## GOALS
1. Please copy from the post on forecast accuracy, starting with "Thanks to compiled" and going on through "of the forecasts.".
2. Answer these questions from the post on forecast accuracy:
(a) Who suggested that RMSE weighted by each state's importance may be a more useful metric?
(b) What is each state weighted by in the weighted RMSE?
(c) Which forecast has the lowest unweighted RMSE, and what is that value?

— start PROVIDED TEXT —

Aggregating the Aggregates

Thanks to compiled by Kevin Collins at Princeton, we can examine the accuracy of some of the state-level forecasting models. Nate Silver’s 538 model performs marginally better than the pack. But the best predictor: an average of the forecasts.

To assess accuracy, we calculate the Root Mean Squared Error. To do so, we take the actual result in state i, $R_{i}$ , and a forecaster’s prediction in state i, $P_{i}$ , and calculate:

$\sqrt{ \frac{1}{n} \sum_1^n (R_i - P_i)^2 }$

As you can see, higher values indicate that the forecaster made bigger errors. Put another way, the number shows us how badly each forecaster missed on average.

Alex Jakulin, a statistician at Columbia, helpfully pointed out that a more useful metric may be the RMSE weighted by the importance of each state. We would expect misses to be larger in small states and should correct for that. Accordingly, we present the RMSE for each forecaster, and the RMSE weighted by the proportion of electoral votes controlled by each state.

Forecast	RMSE	Wtd RMSE
Silver 538	1.93	1.60
Linzer Votamatic	2.21	1.63
Jackman Pollster	2.15	1.71
DeSart / Holbrook	2.40	1.79
Margin of Σrror	2.15	1.98
Average Forecast	1.67	1.37

All told, the forecasts did quite well. But look at what worked better: averaging over the forecasts. This makes good statistical sense: as Alex points out with a fun Netflix example, it makes more sense to keep as much information as possible. In a Bayesian framework, why pick just one “most probable” parameter estimate, instead of averaging over all possible parameter settings, with each weighted by its predictive ability?

— end PROVIDED TEXT —
— start INFORMATION PROVIDED —

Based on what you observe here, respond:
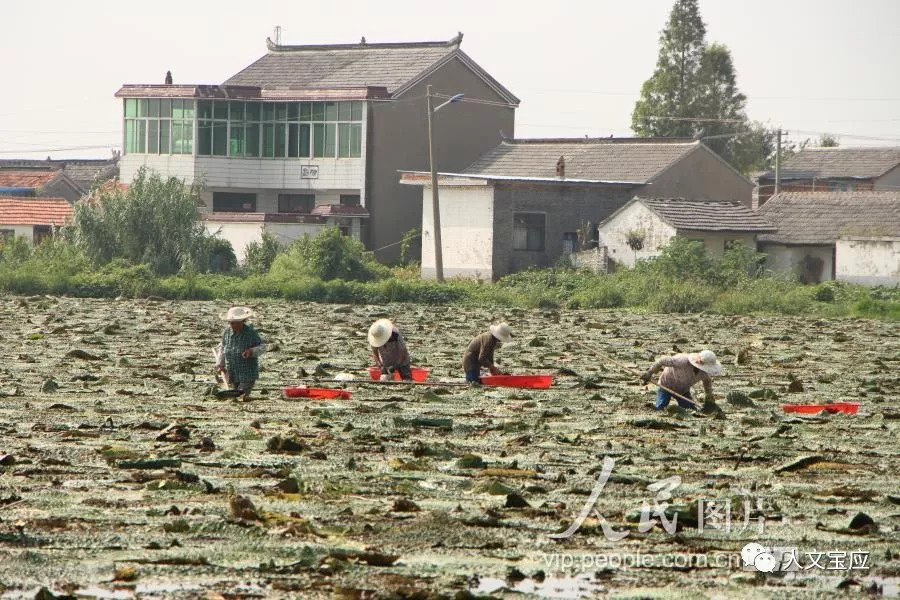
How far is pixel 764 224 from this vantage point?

— end INFORMATION PROVIDED —

## WORKED SOLUTIONS
1.
Thanks to compiled by Kevin Collins at Princeton, we can examine the accuracy of some of the state-level forecasting models. Nate Silver’s 538 model performs marginally better than the pack. But the best predictor: an average of the forecasts.

2.
(a) Alex Jakulin, a statistician at Columbia.
(b) The proportion of electoral votes controlled by each state.
(c) The Average Forecast, at 1.67.